▶ What is required:
Output the items below as a Markdown table with two columns, No. and Line, giving each row a number and skipping any blank lines. Leave the pictures out of the table.

▶ Exercise inputs:

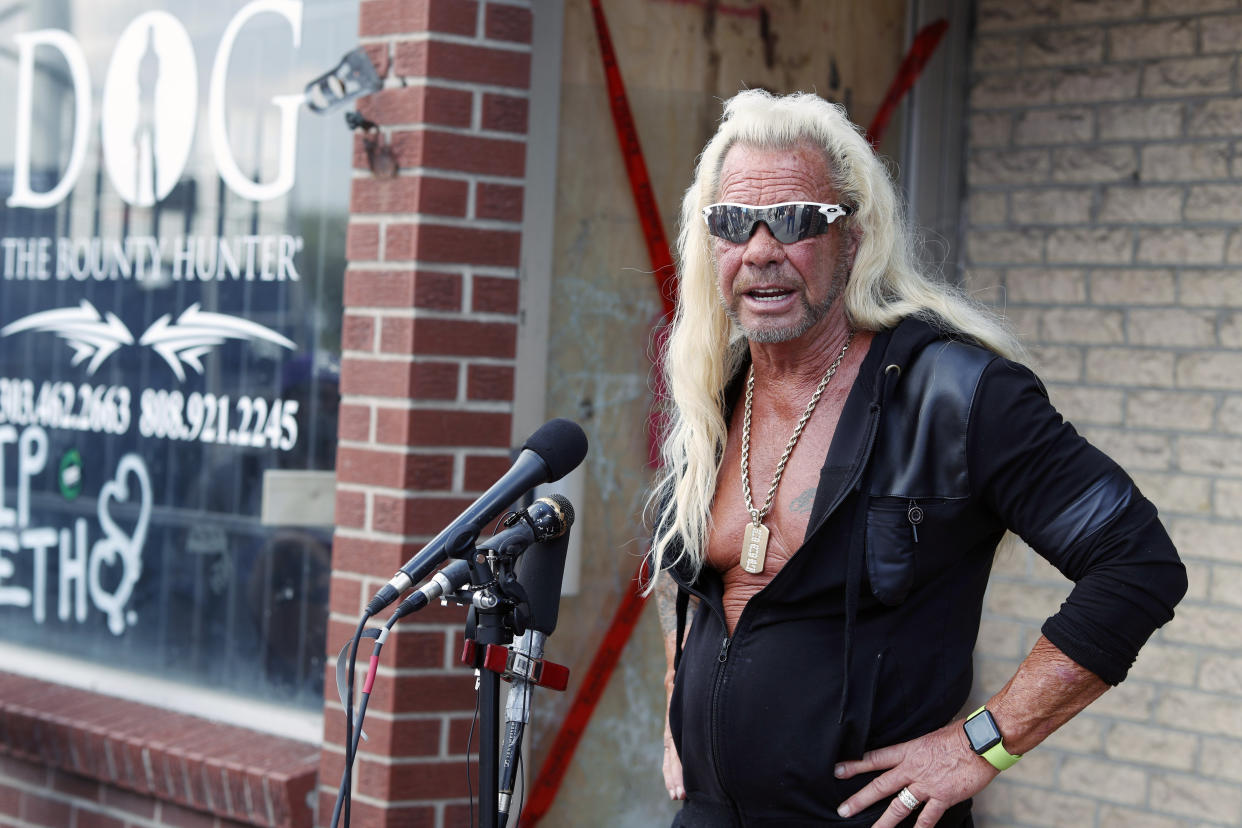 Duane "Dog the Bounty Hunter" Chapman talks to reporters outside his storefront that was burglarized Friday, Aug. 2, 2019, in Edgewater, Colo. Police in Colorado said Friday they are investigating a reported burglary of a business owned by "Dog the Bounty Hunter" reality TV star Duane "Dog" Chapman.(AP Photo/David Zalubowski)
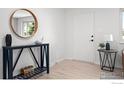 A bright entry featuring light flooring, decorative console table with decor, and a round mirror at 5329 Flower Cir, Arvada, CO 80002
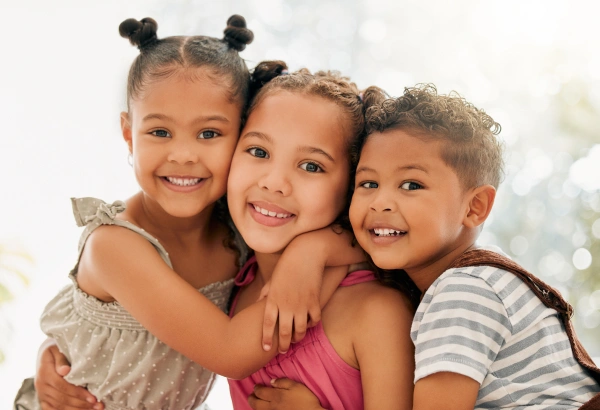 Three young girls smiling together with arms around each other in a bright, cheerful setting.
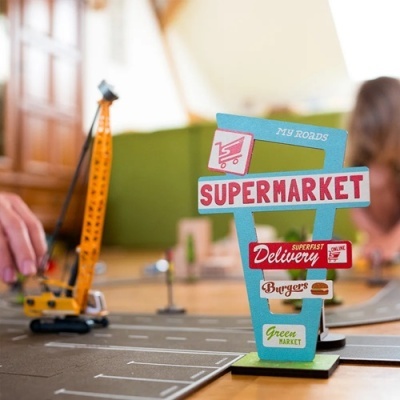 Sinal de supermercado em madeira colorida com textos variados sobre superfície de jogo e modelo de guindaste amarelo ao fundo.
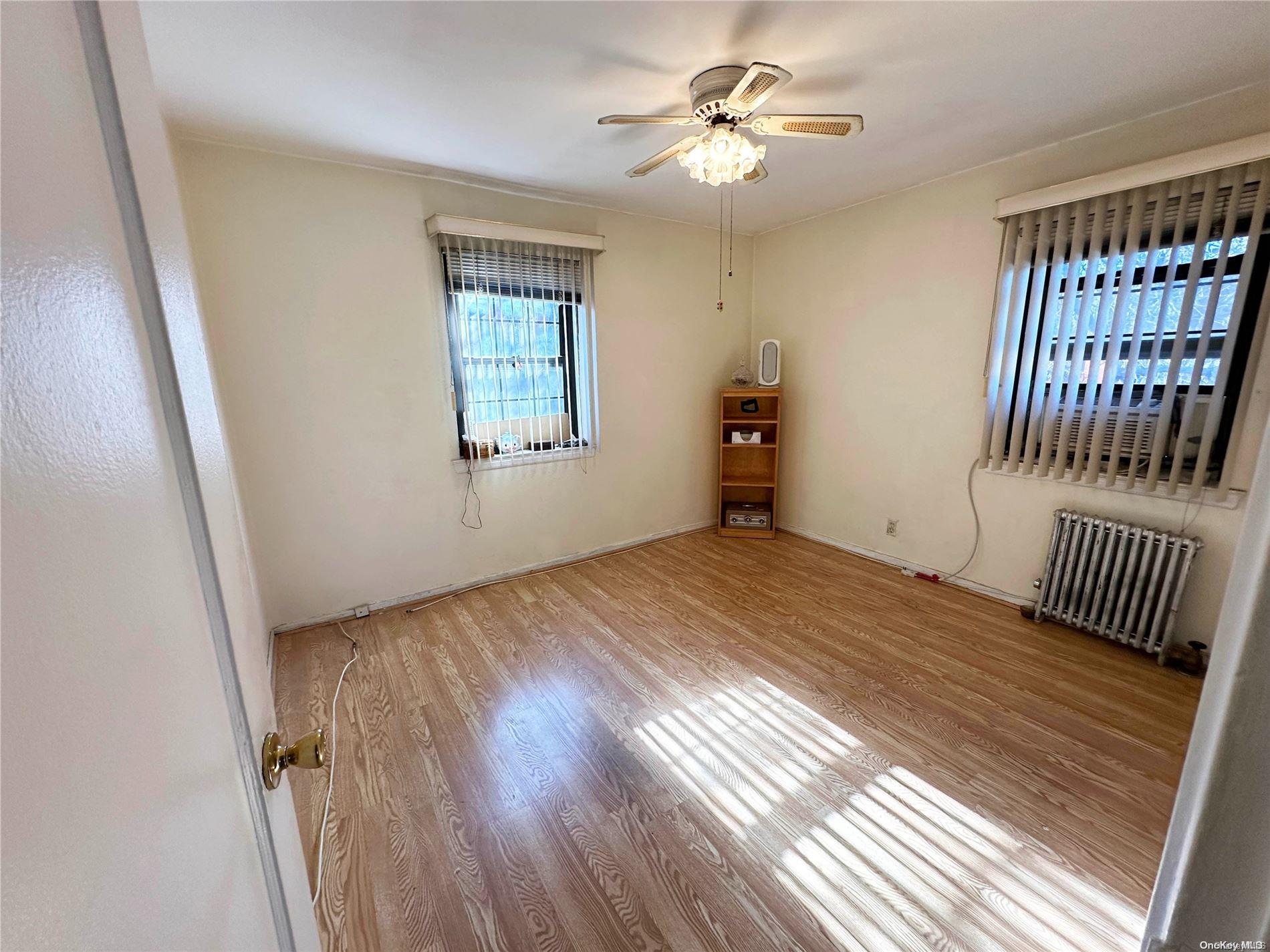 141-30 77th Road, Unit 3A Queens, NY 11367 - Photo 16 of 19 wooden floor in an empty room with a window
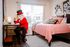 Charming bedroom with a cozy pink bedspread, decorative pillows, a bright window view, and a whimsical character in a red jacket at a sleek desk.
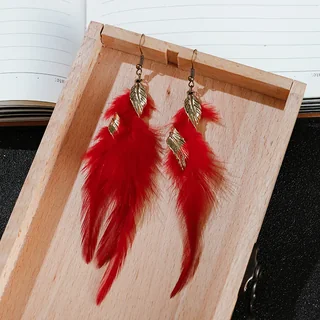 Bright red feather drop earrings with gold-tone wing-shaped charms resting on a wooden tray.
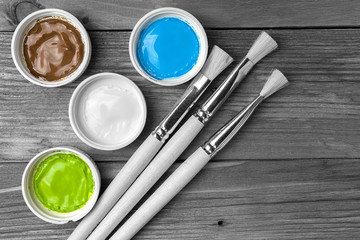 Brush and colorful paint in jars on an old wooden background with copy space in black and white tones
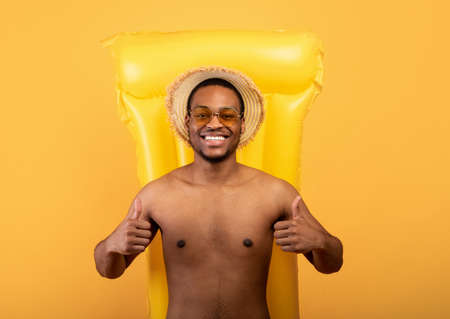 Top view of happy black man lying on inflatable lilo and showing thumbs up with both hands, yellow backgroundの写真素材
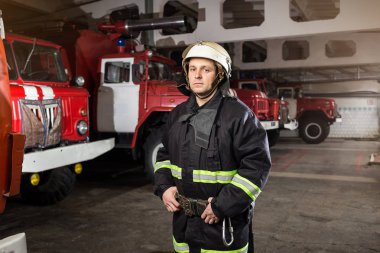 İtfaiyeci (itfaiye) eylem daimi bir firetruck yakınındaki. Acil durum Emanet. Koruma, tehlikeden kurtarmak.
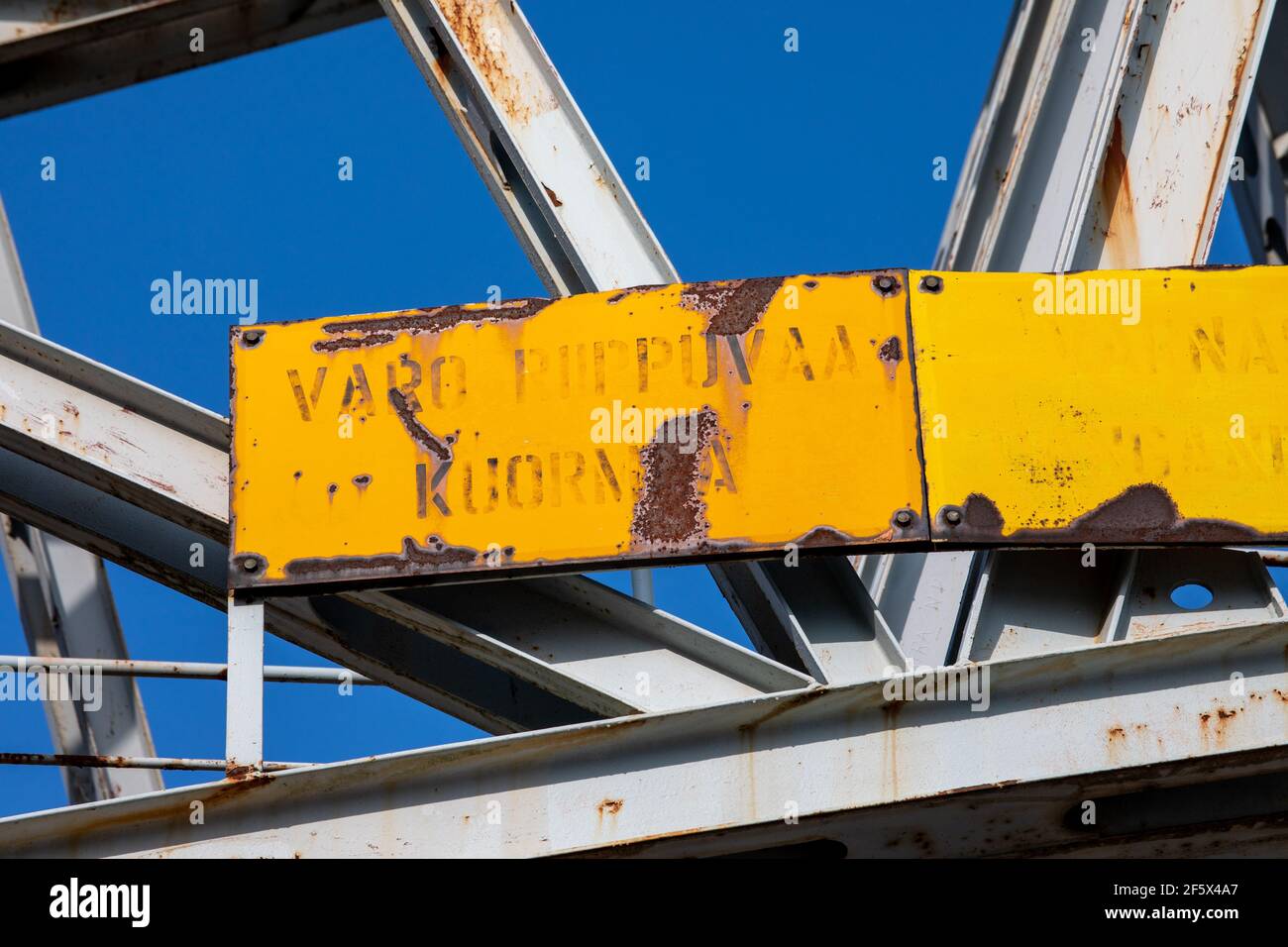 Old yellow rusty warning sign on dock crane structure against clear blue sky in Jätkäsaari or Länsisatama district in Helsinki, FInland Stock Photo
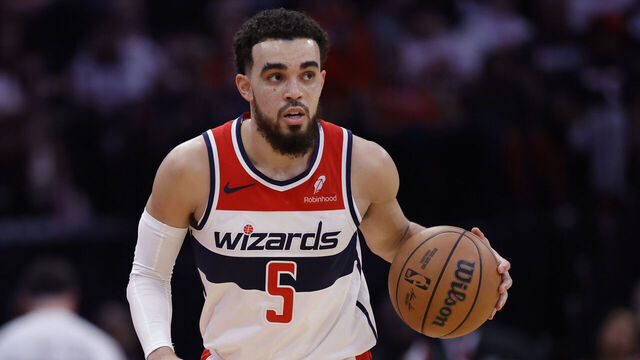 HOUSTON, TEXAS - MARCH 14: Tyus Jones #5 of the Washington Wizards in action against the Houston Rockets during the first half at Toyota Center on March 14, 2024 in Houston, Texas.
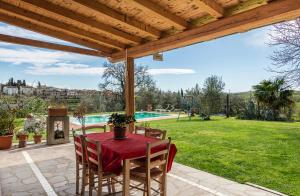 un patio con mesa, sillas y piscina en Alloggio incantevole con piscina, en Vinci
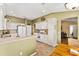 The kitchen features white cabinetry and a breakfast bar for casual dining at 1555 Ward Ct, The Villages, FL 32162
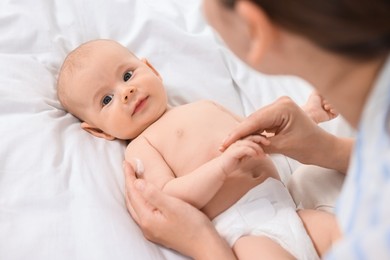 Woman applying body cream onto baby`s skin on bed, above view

▶ Response area:
| No. | Line |
|---|---|
| 1 |  Duane "Dog the Bounty Hunter" Chapman talks to reporters outside his storefront that was burglarized Friday, Aug. 2, 2019, in Edgewater, Colo. Police in Colorado said Friday they are investigating a reported burglary of a business owned by "Dog the Bounty Hunter" reality TV star Duane "Dog" Chapman.(AP Photo/David Zalubowski) |
| 2 |  A bright entry featuring light flooring, decorative console table with decor, and a round mirror at 5329 Flower Cir, Arvada, CO 80002 |
| 3 |  Three young girls smiling together with arms around each other in a bright, cheerful setting. |
| 4 |  Sinal de supermercado em madeira colorida com textos variados sobre superfície de jogo e modelo de guindaste amarelo ao fundo. |
| 5 |  141-30 77th Road, Unit 3A Queens, NY 11367 - Photo 16 of 19 wooden floor in an empty room with a window |
| 6 |  Charming bedroom with a cozy pink bedspread, decorative pillows, a bright window view, and a whimsical character in a red jacket at a sleek desk. |
| 7 |  Bright red feather drop earrings with gold-tone wing-shaped charms resting on a wooden tray. |
| 8 |  Brush and colorful paint in jars on an old wooden background with copy space in black and white tones |
| 9 |  Top view of happy black man lying on inflatable lilo and showing thumbs up with both hands, yellow backgroundの写真素材 |
| 10 |  İtfaiyeci (itfaiye) eylem daimi bir firetruck yakınındaki. Acil durum Emanet. Koruma, tehlikeden kurtarmak. |
| 11 |  Old yellow rusty warning sign on dock crane structure against clear blue sky in Jätkäsaari or Länsisatama district in Helsinki, FInland Stock Photo |
| 12 |  HOUSTON, TEXAS - MARCH 14: Tyus Jones #5 of the Washington Wizards in action against the Houston Rockets during the first half at Toyota Center on March 14, 2024 in Houston, Texas. |
| 13 |  un patio con mesa, sillas y piscina en Alloggio incantevole con piscina, en Vinci |
| 14 |  The kitchen features white cabinetry and a breakfast bar for casual dining at 1555 Ward Ct, The Villages, FL 32162 |
| 15 |  Woman applying body cream onto baby`s skin on bed, above view |